In the first case, when the character before the newline is read, i is 997, which is less than 999 (lim-1), so the getchar() is executed, the character is neither EOF nor newline, and s[997] is assigned, and i is incremented to 998. Since i is still less than 999, the newline is read, and the loop is terminated. Because c is the newline, s[998] is given the newline and i is incremented to 999. Then the assignment s[i] = '\0'; writes to element 999, which is safe.

The analysis in the second case is similar. When the character before the newline is read, i is 998, which is less than 999, so getchar() is executed, the character is neither EOF nor newline, so s[998] is assigned, and i is incremented to 999. Since i is no longer less than 999, the loop exits without reading the newline; since c is not a newline, the body of the if after the loop is not executed; then the null is written to s[999], which is safe.

If EOF is detected before the newline (so the file doesn't end with a newline and technically isn't a text file according to the C standard), the loop is safely broken without overflowing the buffer.

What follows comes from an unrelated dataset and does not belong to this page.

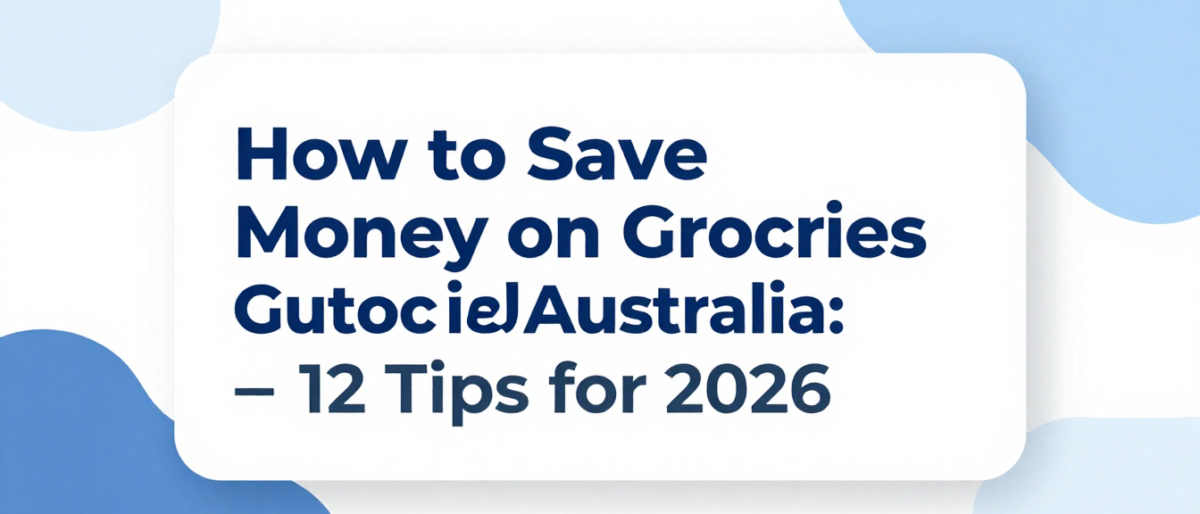 How to Save Money on Groceries Australia: 12 Tips for 2026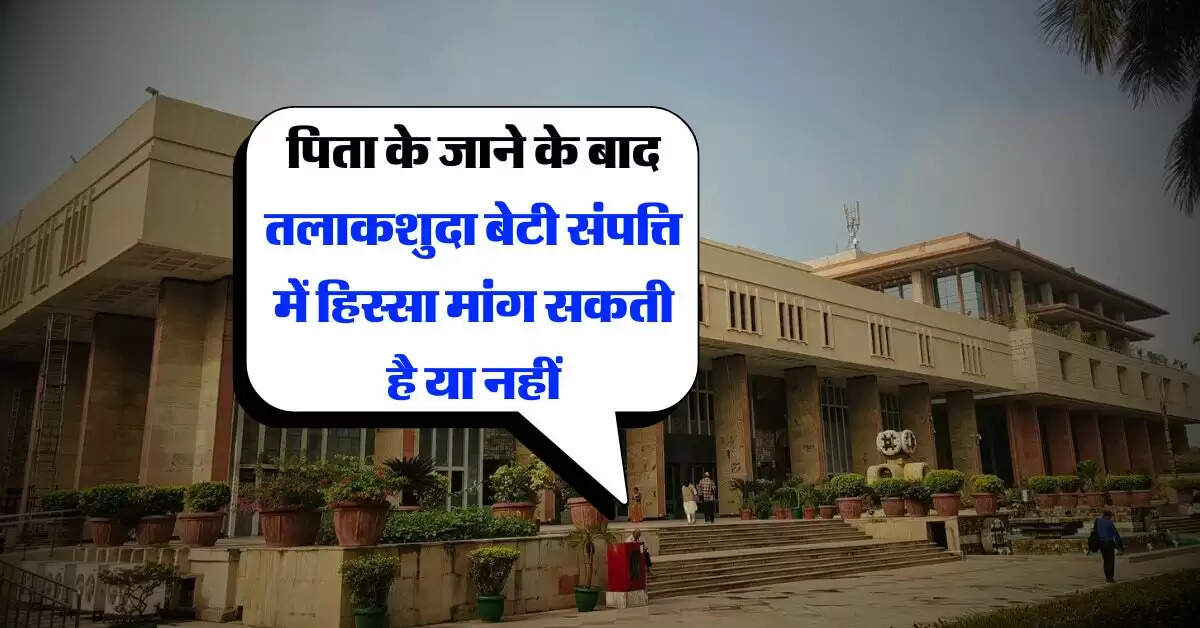 Property Rights : पिता के जाने के बाद तलाकशुदा बेटी संपत्ति में हिस्सा मांग सकती है या नहीं, दिल्ली हाई कोर्ट ने किया स्पष्ट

Is there a case that isn't covered?

This is called testing the boundary conditions. It is important to test just below a limit (to make sure it works OK) and at the limit (to ensure it handles that OK). Most of the time, the algorithm doesn't need more than one test just below and one test at the limit; sometimes, if the algorithm handles several numbers either side of a limit (e.g. average of 3 cells), then you have to do more testing at the upper boundary. Lower boundary testing is also important — testing for 0, 1, 2, ... is very valuable.